Её изумлённо расширенные, то ли испуганные, то ли застывшие в восторге удивительно серые бездонные глаза позволяли с лёгкостью необыкновенной заглядывать в глубину целомудренно-бесхитростной души – девственной и чистой, как вода в лесном роднике.
И это не метафора, даже не гипербола, это реальное положение вещей.
Но время не стоит на месте, оно динамично: после любого первого шага обязательно последует второй, даже если намерен стоять как отшельник-столпник на пятачке, размером с арбуз.
Я думал о своей девочке как о единственном в целом мире награде, думал всегда, даже ночами, особенно остро чувствуя потребность находиться рядом, когда смотрел на почти поспевший лунный диск, на рассыпанные в кромешной тьме мириады светлячков, до которых не дотянуться, не дотронуться.
Звёзды далеко, а Леночка рядом – только руку протяни. Но это тоже иллюзия, тоже обман: на неё можно было смотреть, вдыхать душистый ладан её волос, которые щёкотно лезли в нос, когда мы сидели впритирку; можно держать девочку за руки, дуть дурашливо на нос, прижиматься щекой, обнимать иногда за плечи.
Это всё. Всё, что дозволено, непонятно, когда и как навязанным этикетом.
Даже целовались мы лишь в воображении.
Нет-нет, я не был обижен, не чувствовал себя отверженным, просто хотел большего, хотел попробовать всё, чем могла удивить меня любимая.
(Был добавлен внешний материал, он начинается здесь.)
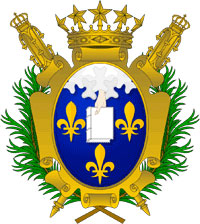 The coat of arms of the University of Paris. (View Larger)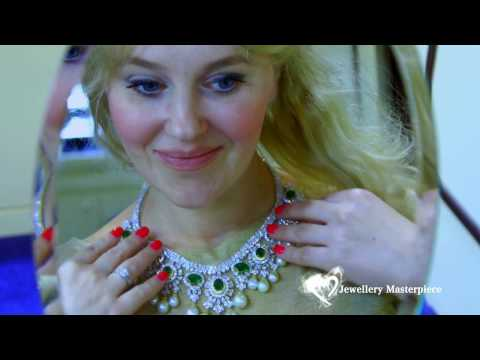 Kamyen High Jewelry collection presented at the Jewellery Arabia 2016
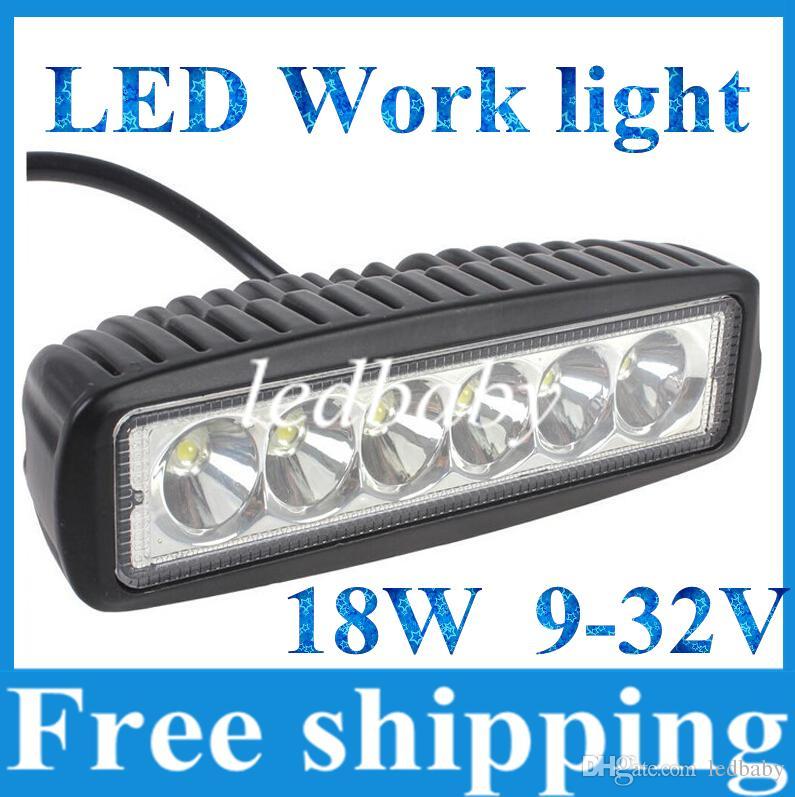 18 W CREE LED İş Işık Bar JEEP Nokta Taşkın Işın Sis Lambası 12 V 24 V 6LED * (3 W) 1600lm IP67 OffRoad Motosiklet Kamyon Sürüş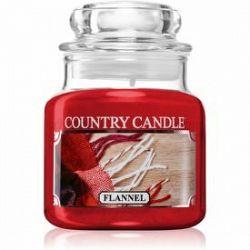 Country Candle Flannel vonná sviečka 104 g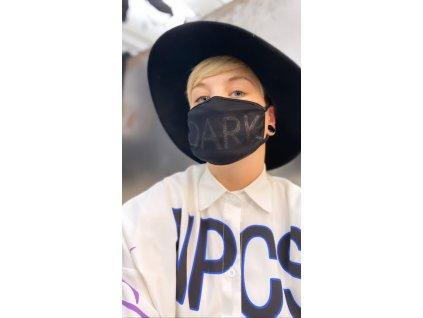 DARK dámská maska na obličej / rouška bavlněná černá - třpytivá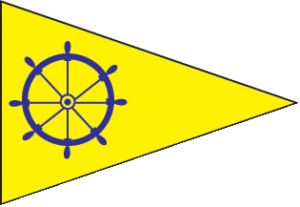Offshore Cruising Club (OCC)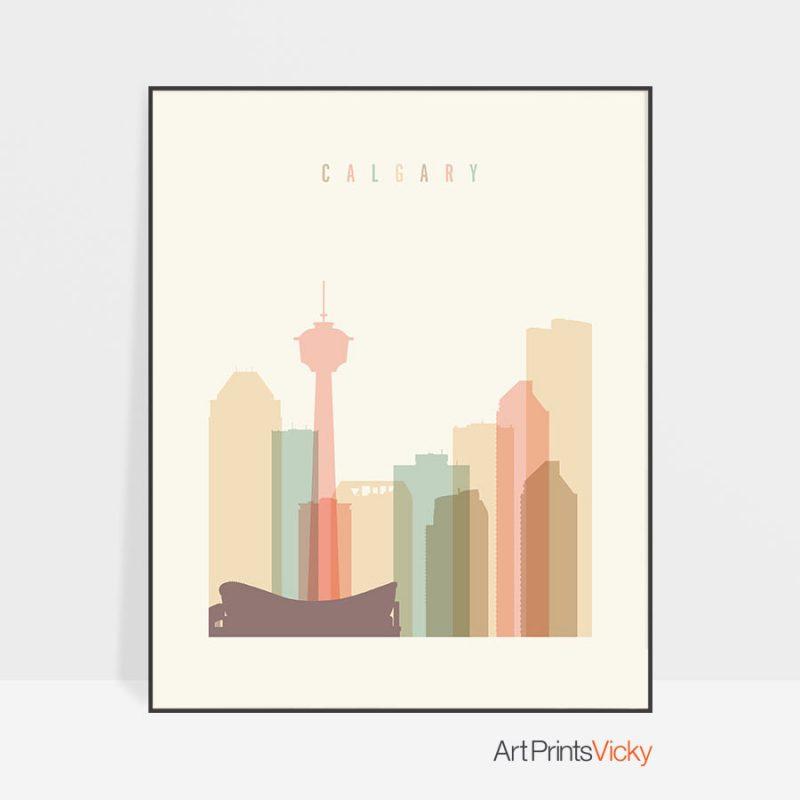 Calgary art print skyline pastel cream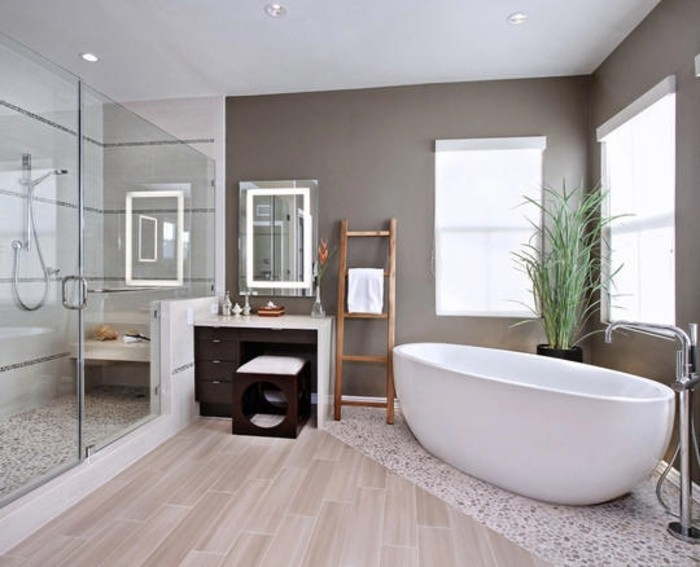 Stunning Salle De Bain Taupe Et Chocolat Gallery - Amazing House
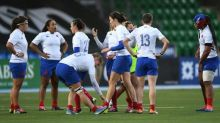 Two Women's Six Nations matches fall victim to Covid-19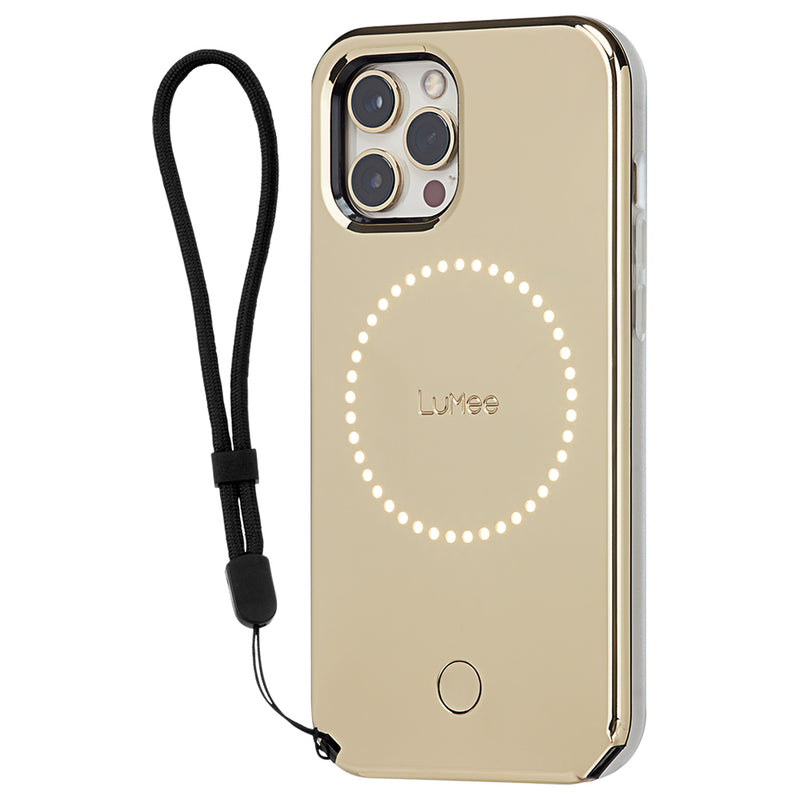 Case-Mate LuMee Halo Case  - For iPhone 12 Pro Max 6.7 - Gold Mirror w/ Micropel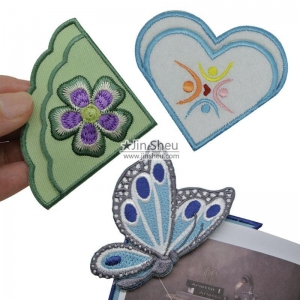 China Embroidery Corner Bookmarks supplier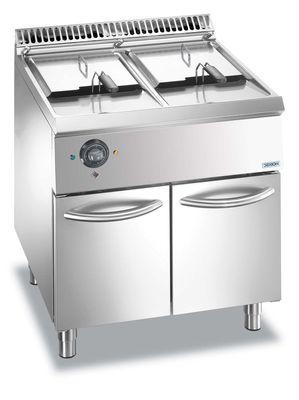 Friteuse électrique série Dexion LUX 700 – 70/73 13+13 litres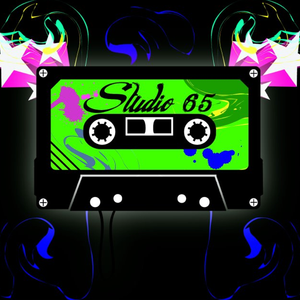 Mix 65 -- JULIEN QUINODOZ @ STUDIO 65 --> http://www.facebook.com/pages/STUDIO-65/171152276287779?sk
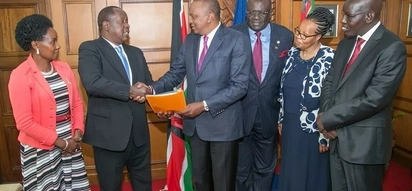 Uhuru orders Matiang'i to set supplementary exams for students who missed 2017 KCPE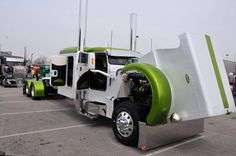 Custom green and white Peterbilt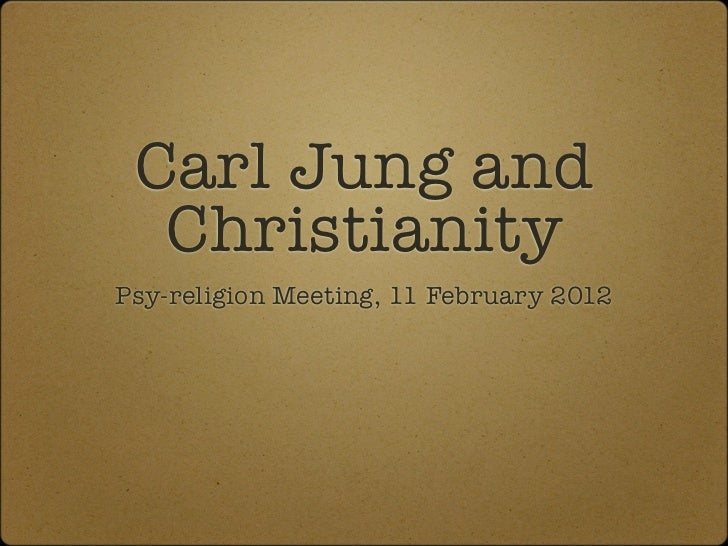 Carl Jung | Biography, Theory, & Facts | Britannica.com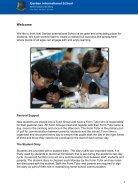 GIS Lower Secondary Handbook  2017-18 - Page 2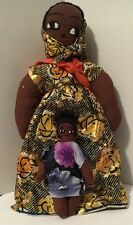 """Vintage Handmade African Cloth Doll with Child on back Handmade Clothing 15"""""""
Я видел, чувствовал, знал, что запас девичьих тайн неиссякаем. Меня влекло любопытство и нечто большее, чего невозможно выразить словами.
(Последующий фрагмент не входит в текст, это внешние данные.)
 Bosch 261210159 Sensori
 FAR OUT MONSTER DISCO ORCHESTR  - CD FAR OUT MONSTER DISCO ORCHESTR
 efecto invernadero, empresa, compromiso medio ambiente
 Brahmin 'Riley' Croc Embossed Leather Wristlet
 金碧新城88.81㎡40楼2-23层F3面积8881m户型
Так было в восьмом классе, потом в девятом.
В десятом я окончательно почувствовал себя взрослым, хотя на фоне одноклассников, которые с лёгкостью необыкновенной рассуждали на не вполне этичные темы, обсуждая без стыда результаты интимных свиданий, выглядел щеглом, не умеющим летать.
У Леночки, как и у меня, не было друзей: на них не хватало времени. Мы всегда были вместе.
Разлука, даже на несколько часов, вгоняла меня в тоску, побуждала философствовать в негативном ключе: что, если не станет Леночки, допустим, нам необходимо по той или иной не зависящей от нас причине расстаться? Основания не важны: её нет рядом. Этого достаточно, чтобы испытать муки одиночества. Зачем жить, если нет её?